Als ich jedoch auf Teil VIII des Buches (Rhythm and Cocaine Blues) stiess, war ich sehr befremdet:
Ein privater Ermittler erzaehlt diffuses Zeug im Stil von US-Krimis der 50er Jahre (deutliche Anleihen bei Chester Himes.)
Es werden US-Verhältnisse auf die deutsche Disco-Szene aufgepfropft. Er erzählt von Marines, Saigon-Kameraden, knallharten Typen die "hart und perfekt" sind.
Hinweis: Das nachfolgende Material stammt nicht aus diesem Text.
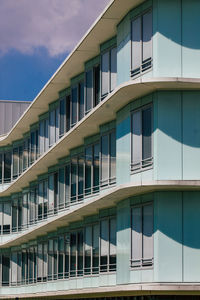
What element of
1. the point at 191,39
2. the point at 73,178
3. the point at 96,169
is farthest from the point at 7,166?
the point at 191,39

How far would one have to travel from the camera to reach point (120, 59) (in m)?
33.8

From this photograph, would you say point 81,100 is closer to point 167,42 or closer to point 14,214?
point 167,42

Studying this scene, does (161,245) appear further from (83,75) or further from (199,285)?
(83,75)

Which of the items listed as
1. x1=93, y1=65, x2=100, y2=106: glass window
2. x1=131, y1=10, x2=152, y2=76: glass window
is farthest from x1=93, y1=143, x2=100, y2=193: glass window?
x1=131, y1=10, x2=152, y2=76: glass window

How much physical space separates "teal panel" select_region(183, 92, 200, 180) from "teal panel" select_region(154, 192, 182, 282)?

Er ist "fasziniert von Härte". Das ganze erscheint einem pubertären Denken entsprungen zu sein. Leider ist der Autor schon etwas älter und ich frage mich, welches Weltbild er hat. Die Heroisierung einer Killer-Mentalität und Verklärung des einsamen Helden (auch noch traumatisiert vom Vietnam-Krieg) zeigt schon neurotische Züge. Leute, die den Vietnam-Krieg mitgemacht haben, sind heute zwischen 50 und 60 und kaum mehr tauglich, den harten Einzelkämpfer darzustellen.
Durchsetzt mit Kraftausdruecken und kryptischen Songzitaten auf englisch erscheint mir dieser Text in höchstem Maße peinlich.